%%

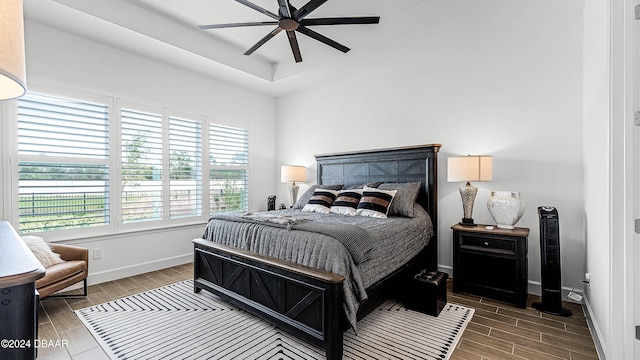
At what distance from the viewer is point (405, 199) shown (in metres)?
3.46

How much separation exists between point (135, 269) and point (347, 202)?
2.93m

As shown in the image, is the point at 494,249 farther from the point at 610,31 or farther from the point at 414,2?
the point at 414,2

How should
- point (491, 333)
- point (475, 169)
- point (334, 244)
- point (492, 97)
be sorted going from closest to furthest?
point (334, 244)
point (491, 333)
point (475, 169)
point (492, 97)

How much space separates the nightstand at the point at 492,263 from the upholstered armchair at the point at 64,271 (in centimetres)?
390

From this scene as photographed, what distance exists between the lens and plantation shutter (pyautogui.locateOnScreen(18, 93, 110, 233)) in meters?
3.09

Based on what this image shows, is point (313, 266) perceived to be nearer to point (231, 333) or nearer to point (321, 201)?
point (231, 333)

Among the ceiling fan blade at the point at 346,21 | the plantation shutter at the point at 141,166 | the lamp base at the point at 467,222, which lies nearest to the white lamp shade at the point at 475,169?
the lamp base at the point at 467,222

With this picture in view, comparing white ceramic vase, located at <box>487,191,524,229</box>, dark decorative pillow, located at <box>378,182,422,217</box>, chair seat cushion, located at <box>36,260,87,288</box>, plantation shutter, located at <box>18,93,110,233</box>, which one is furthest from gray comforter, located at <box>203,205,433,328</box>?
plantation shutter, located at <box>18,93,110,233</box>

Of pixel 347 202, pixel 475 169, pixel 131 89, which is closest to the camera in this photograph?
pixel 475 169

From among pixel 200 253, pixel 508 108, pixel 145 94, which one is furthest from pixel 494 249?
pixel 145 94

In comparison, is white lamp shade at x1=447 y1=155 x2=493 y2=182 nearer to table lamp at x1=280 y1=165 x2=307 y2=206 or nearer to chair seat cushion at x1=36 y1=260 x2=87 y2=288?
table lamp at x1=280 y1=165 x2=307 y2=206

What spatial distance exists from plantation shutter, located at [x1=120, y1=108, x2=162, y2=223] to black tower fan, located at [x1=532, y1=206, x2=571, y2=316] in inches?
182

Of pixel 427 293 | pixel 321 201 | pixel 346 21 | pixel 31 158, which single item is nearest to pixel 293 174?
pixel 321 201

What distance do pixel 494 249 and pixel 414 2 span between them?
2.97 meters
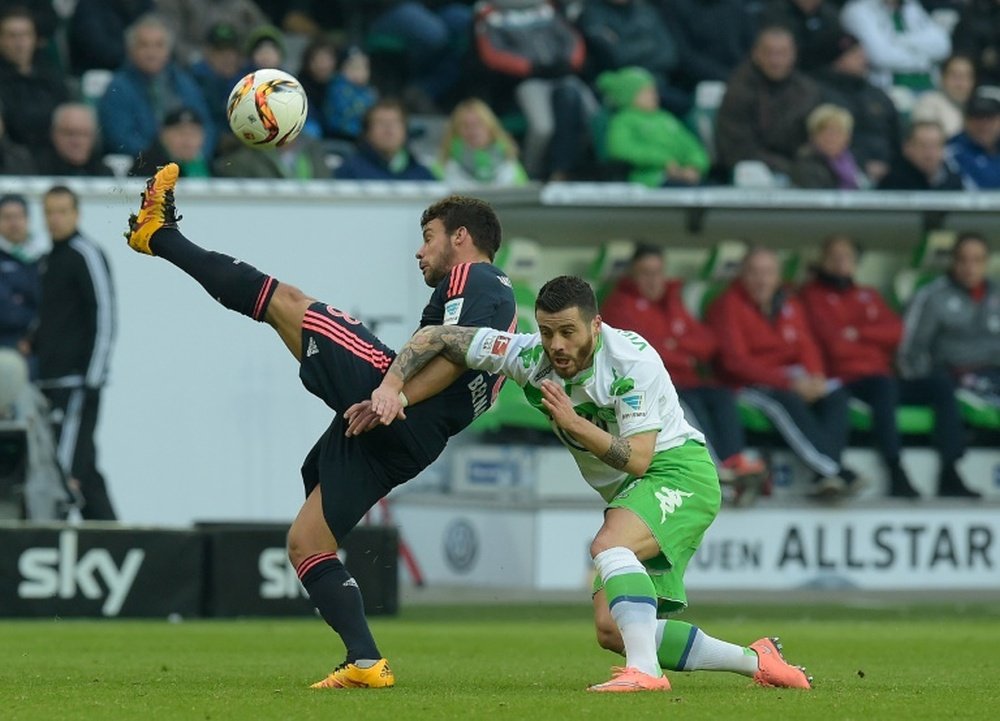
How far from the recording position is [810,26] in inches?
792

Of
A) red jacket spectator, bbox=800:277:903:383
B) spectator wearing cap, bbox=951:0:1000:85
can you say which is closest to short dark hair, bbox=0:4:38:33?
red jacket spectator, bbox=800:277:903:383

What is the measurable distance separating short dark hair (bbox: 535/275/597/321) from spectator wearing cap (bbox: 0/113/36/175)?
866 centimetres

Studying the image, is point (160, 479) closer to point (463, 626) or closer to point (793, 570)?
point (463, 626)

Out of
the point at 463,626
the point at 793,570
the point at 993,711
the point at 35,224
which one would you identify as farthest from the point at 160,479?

%%

Send back exactly the lines from the line with "How far from" through the end of the records.

[Answer in full]
How far from the recording position is [810,26] in inches?
792

Of
A) red jacket spectator, bbox=800:277:903:383
B) spectator wearing cap, bbox=951:0:1000:85
can you say which is closest to short dark hair, bbox=0:4:38:33?
red jacket spectator, bbox=800:277:903:383

What is the measurable distance separating short dark hair (bbox: 535/275/597/321) from spectator wearing cap (bbox: 0/113/36/175)?
866 centimetres

Studying the image, is point (160, 479) closer to point (463, 626) or closer to point (793, 570)?
point (463, 626)

Out of
the point at 463,626
the point at 793,570
the point at 993,711
the point at 35,224
which one would you identify as farthest from the point at 160,479?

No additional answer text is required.